§ What the task requires:
Leave out the images and set down the records below exactly.

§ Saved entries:
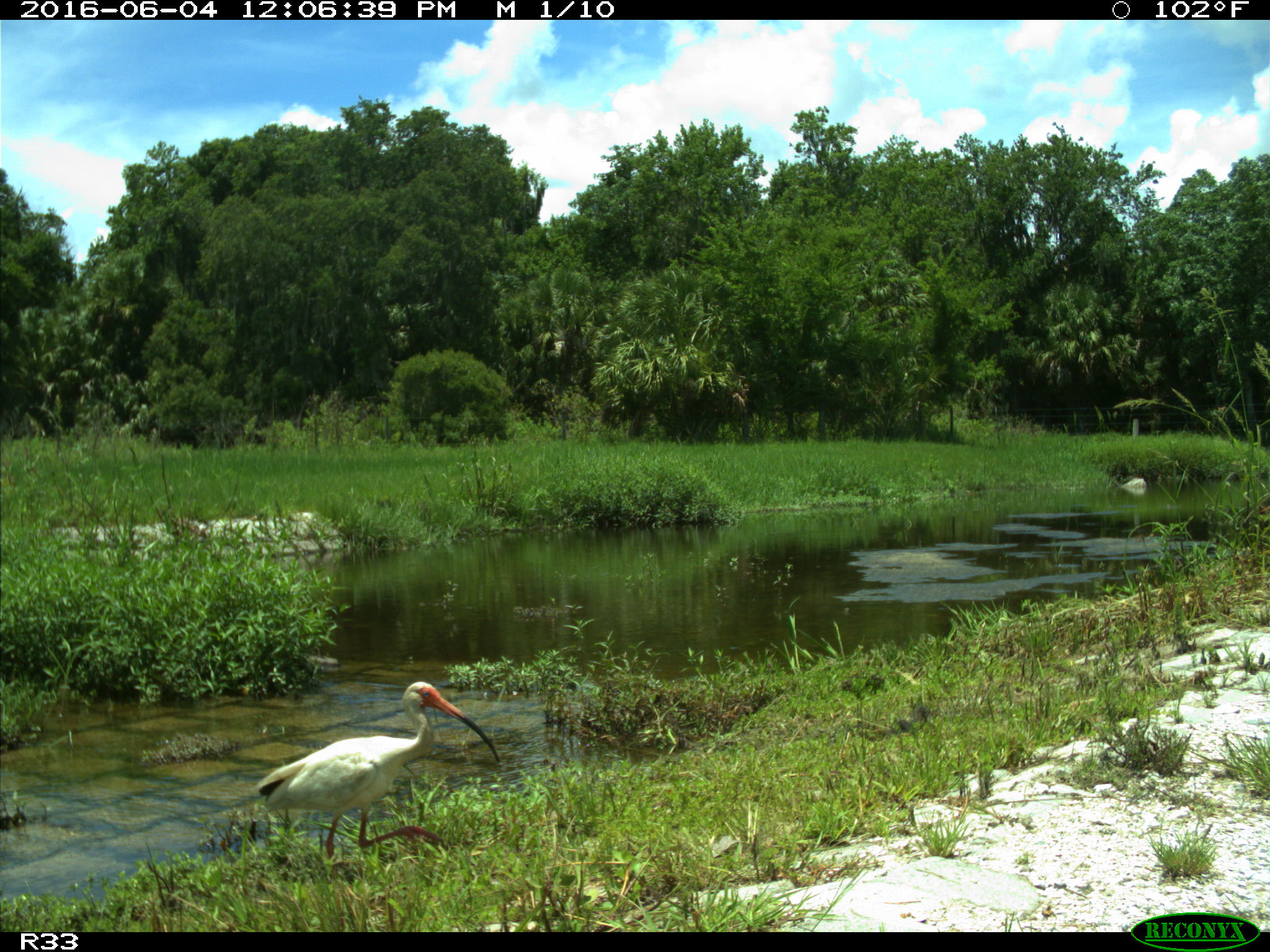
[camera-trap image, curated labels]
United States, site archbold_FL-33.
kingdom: Animalia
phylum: Chordata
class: Aves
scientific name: Aves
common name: birds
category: unidentified bird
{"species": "unidentified bird (birds) (Aves)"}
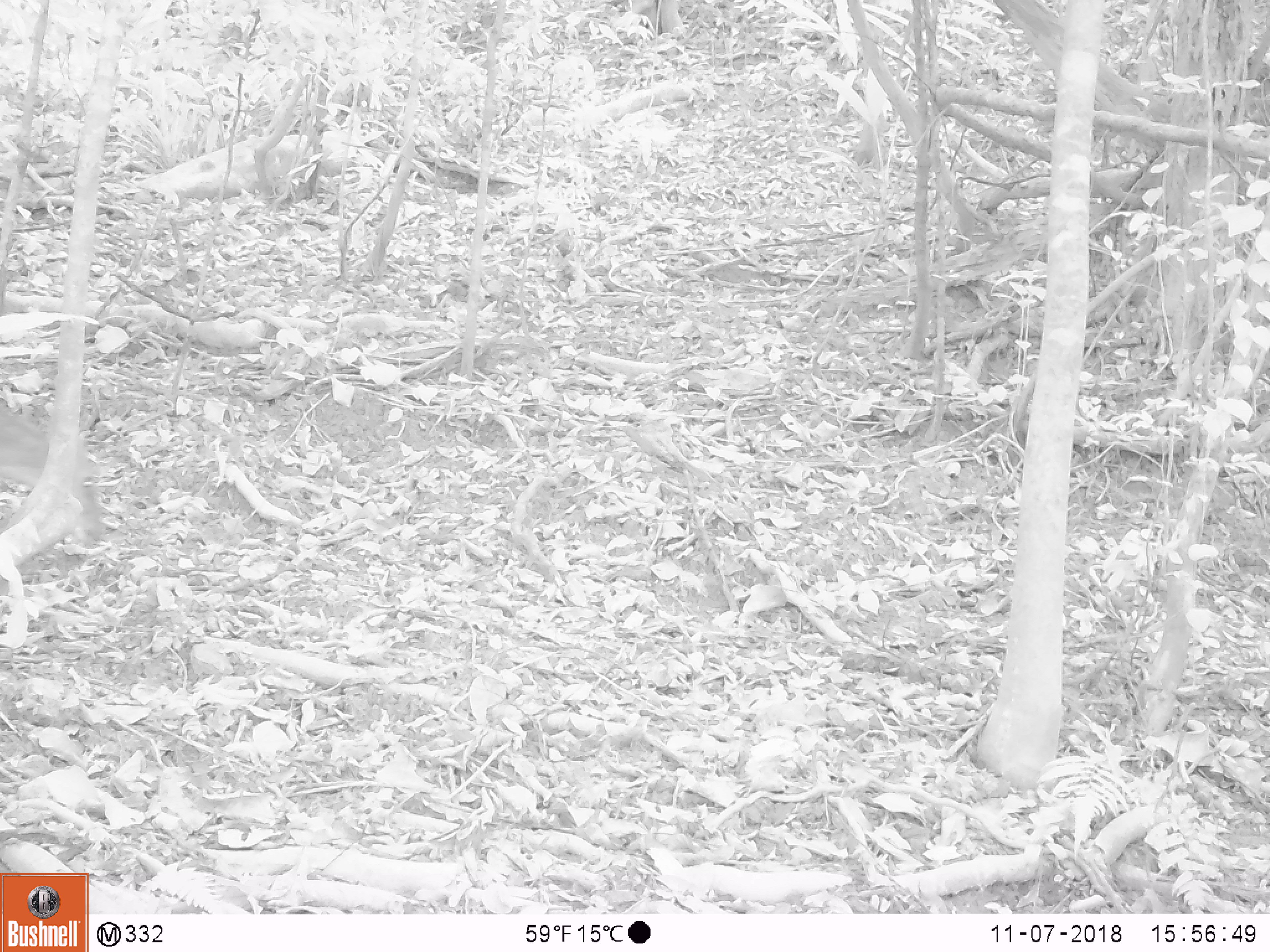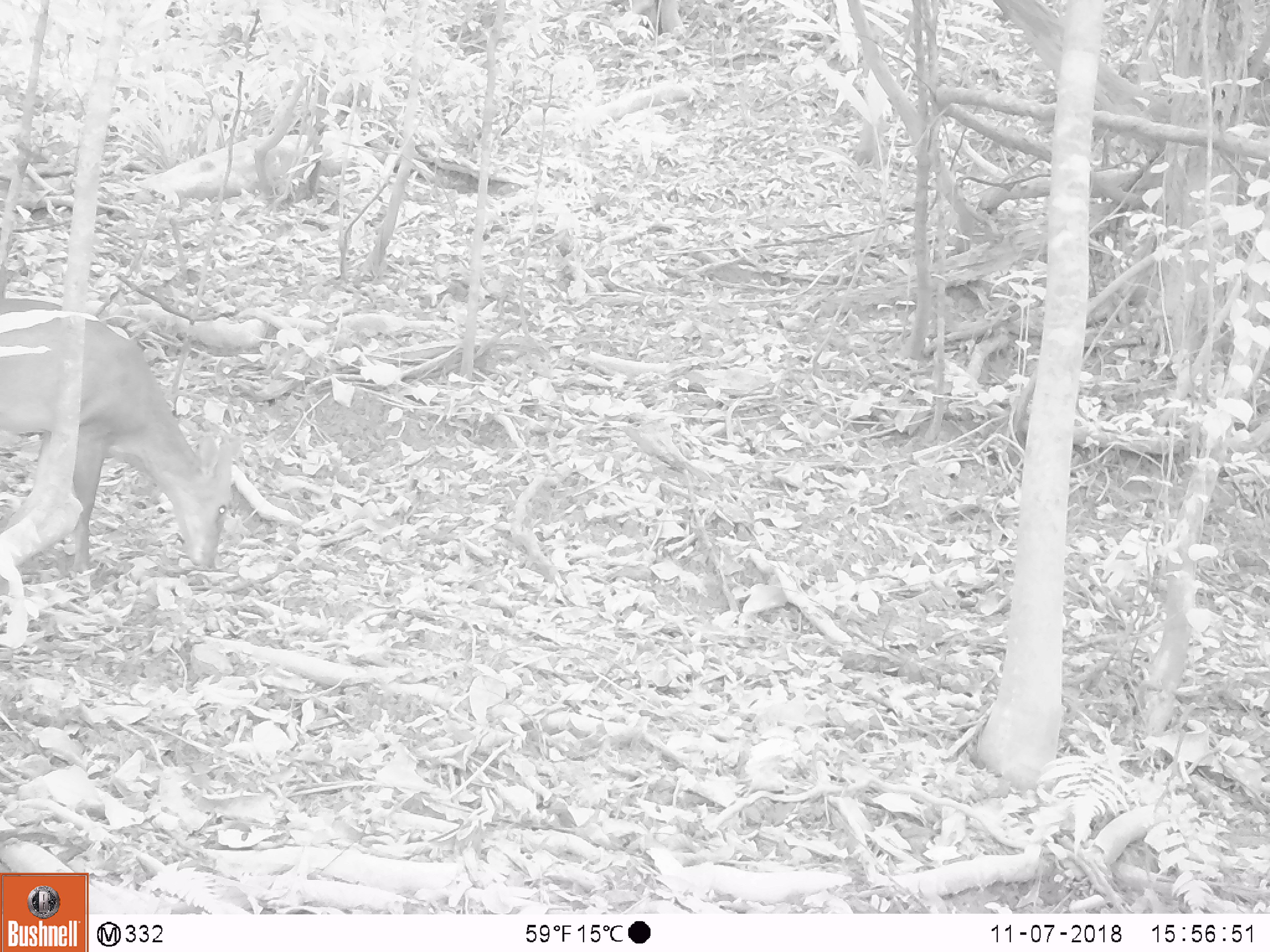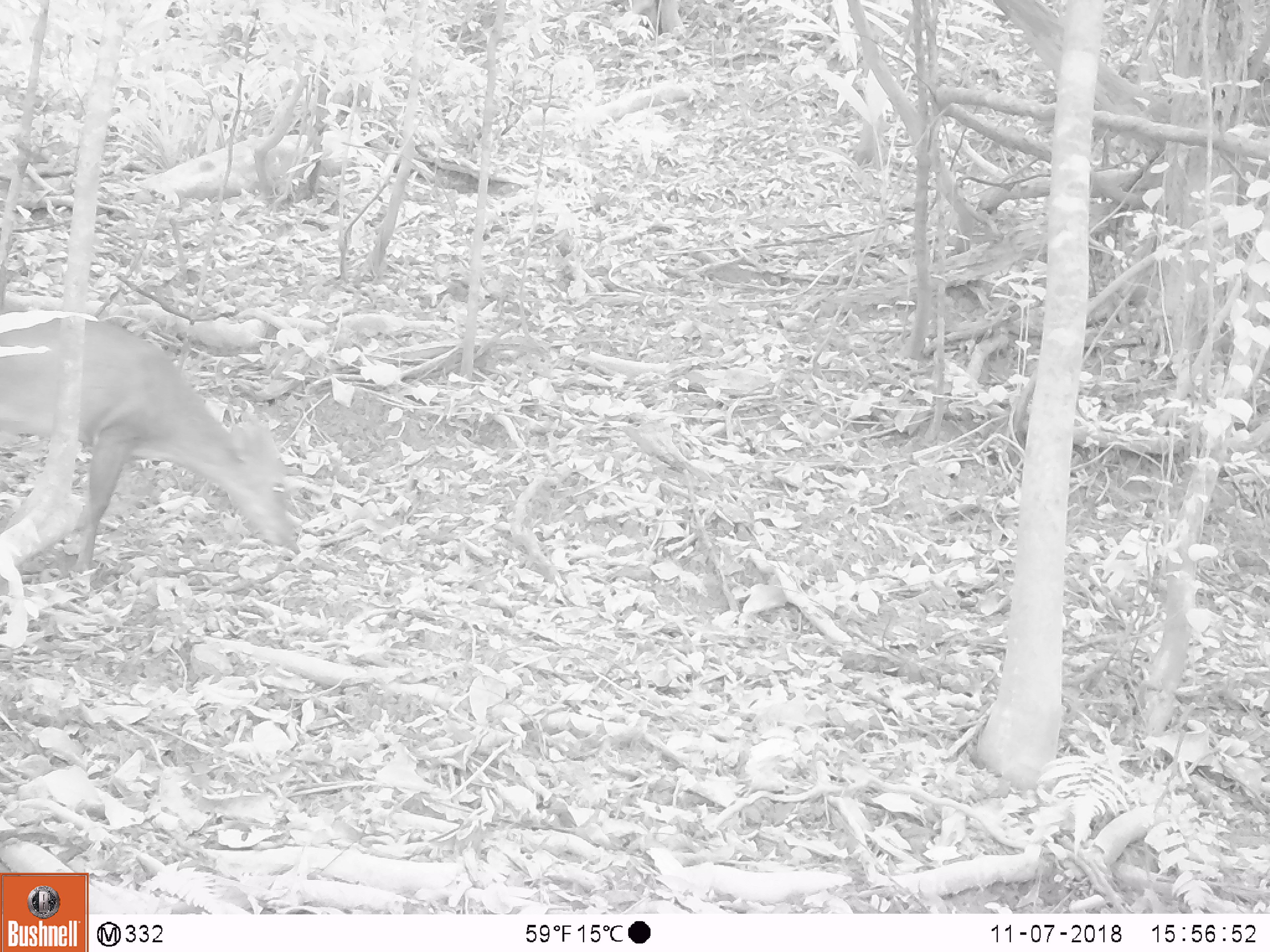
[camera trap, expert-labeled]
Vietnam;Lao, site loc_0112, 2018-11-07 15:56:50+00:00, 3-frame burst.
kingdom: Animalia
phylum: Chordata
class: Mammalia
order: Artiodactyla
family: Cervidae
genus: Muntiacus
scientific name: Muntiacus vuquangensis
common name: large-antlered muntjac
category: large antlered muntjac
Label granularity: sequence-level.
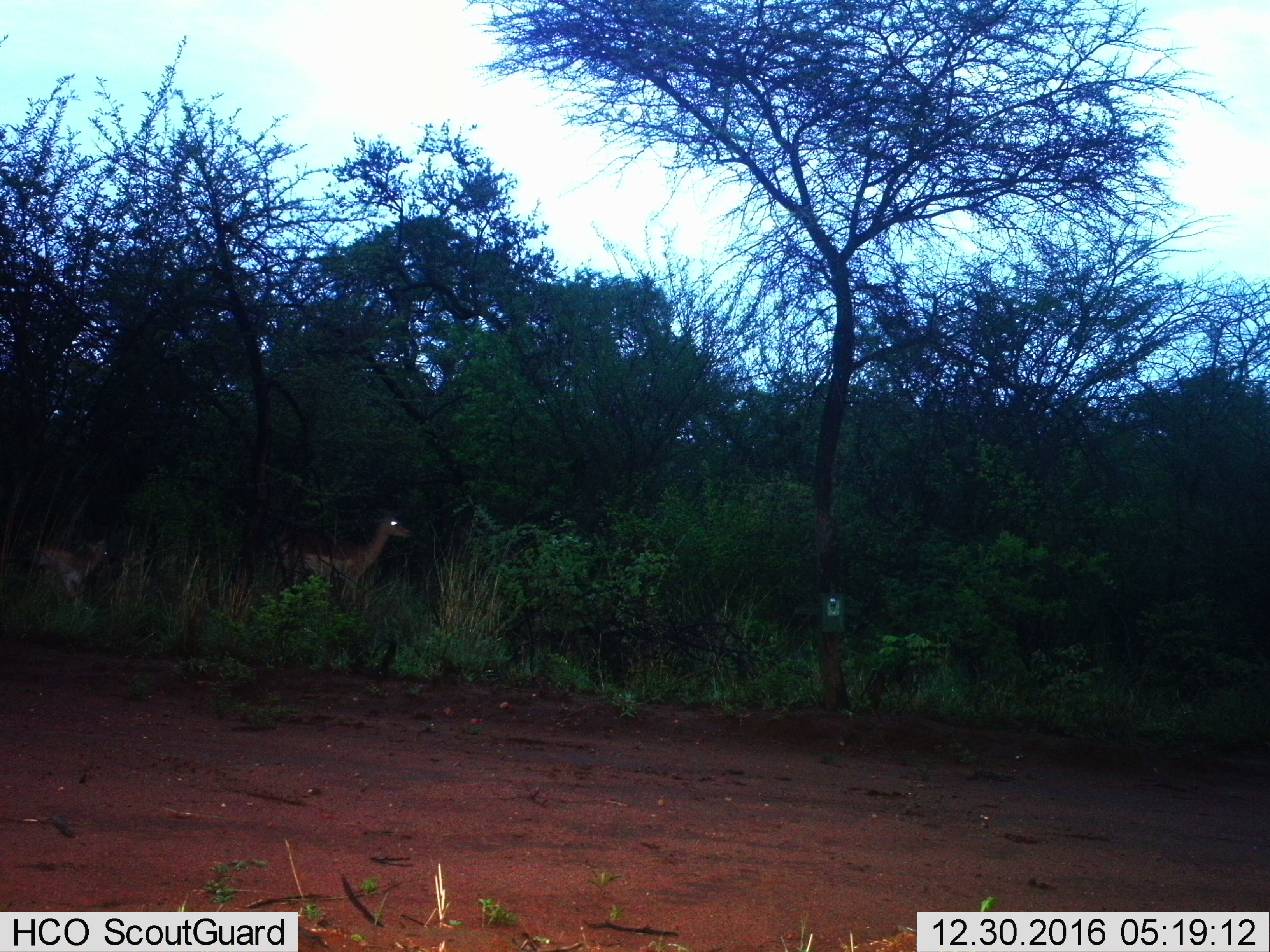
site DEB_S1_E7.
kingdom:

§ Exercise result:
[camera-trap image, curated labels]
United States, site archbold_FL-33.
kingdom: Animalia
phylum: Chordata
class: Aves
scientific name: Aves
common name: birds
category: unidentified bird
{"species": "unidentified bird (birds) (Aves)"}
[camera trap, expert-labeled]
Vietnam;Lao, site loc_0112, 2018-11-07 15:56:50+00:00, 3-frame burst.
kingdom: Animalia
phylum: Chordata
class: Mammalia
order: Artiodactyla
family: Cervidae
genus: Muntiacus
scientific name: Muntiacus vuquangensis
common name: large-antlered muntjac
category: large antlered muntjac
Label granularity: sequence-level.
site DEB_S1_E7.
kingdom:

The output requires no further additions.